> _SOURCE TEXT_
╭──

Re: [E] Re: Using Quantile sketches for additive metrics

Posted by vijay rajan <vi...@gmail.com>.

Hi Will,

Thanks for your response. I will send my clarifications in a day or two.
Please do look at my detailed explanation & look at the datasets and
results that I have shared. You should understand what I am trying to do.

Essentially, an event_Id is a uuid for an event. A click stream will have
an event id as will an impression stream.


Just as a background, when I was a Yahoo in 2014, I had explained a problem
with a requirement for approximate distribution to Lee who explained
quantile sketches.

I have used HLL & theta sketches for quite some time now. Changing the need
from distinct counts of user ids to using it as an "appropriate set" with
event ids is what I am looking at(asking in this case).


Regarding ad spend, it is to use a sketch with distribution &
approximations including getting additive sums from the sketch.

Happy to discuss further on a call.

╰──

> _TASKS TO CARRY OUT_
1: In the forum post on quantile sketches, in what year did the writer explain the approximate-distribution problem to Lee?
2: Extend the forum post about quantile sketches for additive metrics with a few sentences that pick up after its final line.
The records come from a source unrelated to the forum post.

> _DATASET EXTRACT_
╭──

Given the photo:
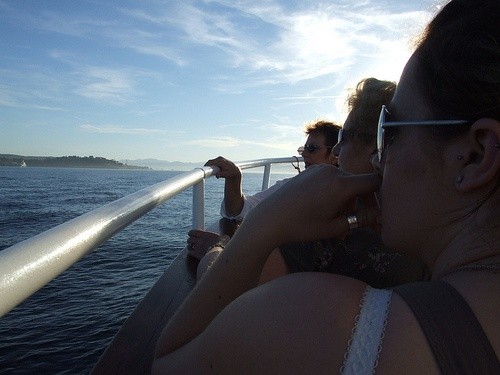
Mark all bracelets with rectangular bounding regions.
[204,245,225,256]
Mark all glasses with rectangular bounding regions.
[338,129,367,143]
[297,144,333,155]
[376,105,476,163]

╰──
╭──

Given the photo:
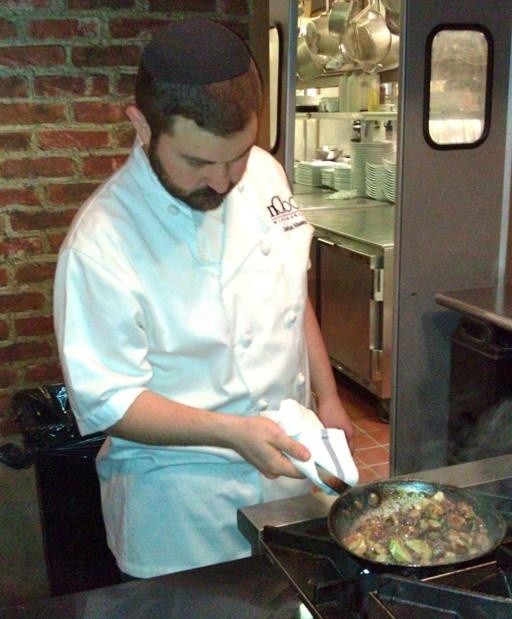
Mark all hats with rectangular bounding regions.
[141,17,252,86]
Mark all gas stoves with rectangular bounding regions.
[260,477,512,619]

╰──

> _TASK RESPONSES_
1: 2014

2:
Vijay


On Mon, May 2, 2022, 22:10 Will Lauer <wl...@yahooinc.com> wrote:

> OK, this is interesting. I've got some concerns and questions that I've
> put inline below.
>
> Will
>
>
>
> Will Lauer
>
>
> Senior Principal Architect, Audience & Advertising Reporting
>
> Data Platforms & Systems Engineering
>
>
> M 508 561 6427
>
> Champaign Office
>
> 1908 S. First St
>
> Champaign, IL 61822
>
>
>
> On Mon, May 2, 2022 at 9:19 AM vijay rajan <vi...@gmail.com>
> wrote:
>
>> Thanks Lee. Please find my answers inline below in blue. I think you
>> will find my use case very interesting. My next endeavor would be to make a
>> decision tree with entropy / gini impurity measures with sketches. I am
>> amazed at some of the results I have gotten. You may find this quite
>> interesting.
>>
>> On Sun, May 1, 2022 at 12:55 AM leerho <le...@gmail.com> wrote:
>>
>>> Vijay,
>>> Sorry about the delay in getting back to you.
>>>
>>> There is some critical information missing from your description and
>>> that is the domain of what you are sketching.
>>> I presume that it is User-IDs, otherwise it doesn't make sense.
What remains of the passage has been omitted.